◆ **QUOTED TEXT**
────────────────

I cannot and will not offer any form of apologetics for the disgraceful treatment of allied POW’s by Japanese soldiers in the WWII. However, this has no place in any discussion about the Tsunami. Littlejohn himself says “It is wrong to visit the sins of previous generations on their modern descendants…” Yet, that is exactly what he continues to do. Whilst I don’t want to get into a pissing contest, here are some figures: British POW deaths in Japanese captivity estimated at: 12,400. Japanese deaths in the immediate aftermath of the bombing of Hiroshima and Nagasaki: 246,000. He mentions the story of his dear old Granddad (in-law) who was left with scars following his torture at the hands of Japanese servicemen. What of the scars of those horrifically burnt following the atomic explosion? Like I said, I don’t want to get in to a pissing contest, but both sides were guilty of horrific crimes against humanity, whether we like to admit it or not.
He goes on to talk about how, following Diana’s death, we Brits love a good “sobfest”. Using the example of a minutes silence at White Hart Lane for “people we knew” being an acceptable outpouring of grief against the hand wringing and insincerity of the minutes silence for the thousands who died in Japan. He cynically suggests the minutes silence was about securing football TV rights in Japan, because I’m sure that is the most important issue facing Japanese people at the moment, whether or not they can watch Premiership football... Mr Littlejohn, I have further news for you. It’s not about knowing the poor souls who died. It is about showing respect and solidarity following tragedy. Every year I stand at the cenotaph and remember the human cost of world wars and the senseless loss of human life, and the most important lesson I take away is that we cannot let it happen again. That can only happen if we put aside such bigotry as displayed in Littlejohn’s articles and learn to cross boundaries of language, religion and geography.
My final point is exactly what Littlejohn himself said, we cannot hold the sins of the father against the children. And such rhetoric from “journalists” as Littlejohn should always be condemned. Where there is a need, following such a tragedy, we as human beings must stand shoulder to shoulder with our fellow human beings in the face of tragedy and adversity.

────────────────

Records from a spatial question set
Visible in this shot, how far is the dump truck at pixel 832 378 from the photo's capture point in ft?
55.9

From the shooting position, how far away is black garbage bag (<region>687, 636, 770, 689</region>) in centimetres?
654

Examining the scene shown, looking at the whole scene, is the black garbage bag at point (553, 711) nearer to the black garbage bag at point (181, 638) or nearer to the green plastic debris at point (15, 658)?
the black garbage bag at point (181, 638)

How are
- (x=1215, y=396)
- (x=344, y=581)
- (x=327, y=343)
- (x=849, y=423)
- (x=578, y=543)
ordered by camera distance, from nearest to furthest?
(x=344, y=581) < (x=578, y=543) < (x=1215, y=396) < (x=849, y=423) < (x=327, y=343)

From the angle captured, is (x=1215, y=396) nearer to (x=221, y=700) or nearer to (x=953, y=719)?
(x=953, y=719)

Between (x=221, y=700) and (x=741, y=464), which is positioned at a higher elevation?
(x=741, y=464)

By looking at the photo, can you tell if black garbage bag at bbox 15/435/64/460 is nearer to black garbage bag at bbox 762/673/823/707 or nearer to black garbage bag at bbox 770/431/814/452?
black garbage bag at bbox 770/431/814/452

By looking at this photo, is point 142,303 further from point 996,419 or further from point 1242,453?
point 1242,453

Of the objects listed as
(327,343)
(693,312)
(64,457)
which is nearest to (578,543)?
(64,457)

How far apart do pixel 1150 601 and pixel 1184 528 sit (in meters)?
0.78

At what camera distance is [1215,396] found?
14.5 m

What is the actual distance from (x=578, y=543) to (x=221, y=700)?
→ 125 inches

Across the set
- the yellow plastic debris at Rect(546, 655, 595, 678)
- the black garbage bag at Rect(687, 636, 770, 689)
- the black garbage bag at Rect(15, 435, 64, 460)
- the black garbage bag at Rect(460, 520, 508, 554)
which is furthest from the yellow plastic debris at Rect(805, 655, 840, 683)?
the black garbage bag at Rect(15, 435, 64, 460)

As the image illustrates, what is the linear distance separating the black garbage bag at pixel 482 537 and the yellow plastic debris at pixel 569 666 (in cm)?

────────────────

◆ **TASK INSTRUCTIONS**
Reproduce the stretch from "My final point" through "tragedy and adversity." in the response to Littlejohn's tsunami remarks.

◆ **RESULT FOR THIS TASK**
My final point is exactly what Littlejohn himself said, we cannot hold the sins of the father against the children. And such rhetoric from “journalists” as Littlejohn should always be condemned. Where there is a need, following such a tragedy, we as human beings must stand shoulder to shoulder with our fellow human beings in the face of tragedy and adversity.